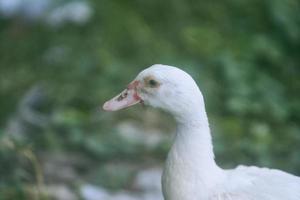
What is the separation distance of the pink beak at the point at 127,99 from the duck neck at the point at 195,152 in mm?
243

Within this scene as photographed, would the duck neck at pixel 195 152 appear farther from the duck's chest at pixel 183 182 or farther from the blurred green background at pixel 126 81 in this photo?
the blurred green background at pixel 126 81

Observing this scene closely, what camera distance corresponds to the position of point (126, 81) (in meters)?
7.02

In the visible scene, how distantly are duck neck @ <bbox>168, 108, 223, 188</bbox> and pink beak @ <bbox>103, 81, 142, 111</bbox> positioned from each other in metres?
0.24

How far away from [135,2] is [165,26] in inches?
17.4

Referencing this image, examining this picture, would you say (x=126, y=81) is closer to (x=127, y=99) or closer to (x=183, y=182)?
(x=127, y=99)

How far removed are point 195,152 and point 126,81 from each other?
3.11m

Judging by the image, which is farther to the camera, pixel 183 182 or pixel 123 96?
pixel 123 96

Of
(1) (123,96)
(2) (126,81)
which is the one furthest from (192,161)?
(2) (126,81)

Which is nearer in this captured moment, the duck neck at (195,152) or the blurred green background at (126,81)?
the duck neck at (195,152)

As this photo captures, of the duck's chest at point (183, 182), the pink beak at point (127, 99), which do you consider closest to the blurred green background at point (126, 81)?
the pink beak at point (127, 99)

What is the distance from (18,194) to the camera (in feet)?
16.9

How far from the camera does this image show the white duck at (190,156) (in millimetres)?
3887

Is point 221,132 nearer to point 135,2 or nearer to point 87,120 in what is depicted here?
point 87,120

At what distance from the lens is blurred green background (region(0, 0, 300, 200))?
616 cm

**Objetivo del ejercicio:**
¿Puedes editar las filas que van desde la que contiene "Judging by the" hasta el final de las filas, ambas incluidas, sustituyendo "camera" por "viewer" y dejando todo lo demás igual?

**Respuesta:**
Judging by the image, which is farther to the viewer, pixel 183 182 or pixel 123 96?
pixel 123 96

Of
(1) (123,96)
(2) (126,81)
which is the one furthest from (192,161)?
(2) (126,81)

Which is nearer in this captured moment, the duck neck at (195,152) or the blurred green background at (126,81)?
the duck neck at (195,152)

As this photo captures, of the duck's chest at point (183, 182), the pink beak at point (127, 99), which do you consider closest to the blurred green background at point (126, 81)?
the pink beak at point (127, 99)

What is the distance from (18,194) to the viewer (in feet)?
16.9

How far from the viewer does this image show the white duck at (190,156) (in millimetres)?
3887

Is point 221,132 nearer to point 135,2 or nearer to point 87,120 in what is depicted here?
point 87,120

At what distance from the lens is blurred green background (region(0, 0, 300, 200))?
616 cm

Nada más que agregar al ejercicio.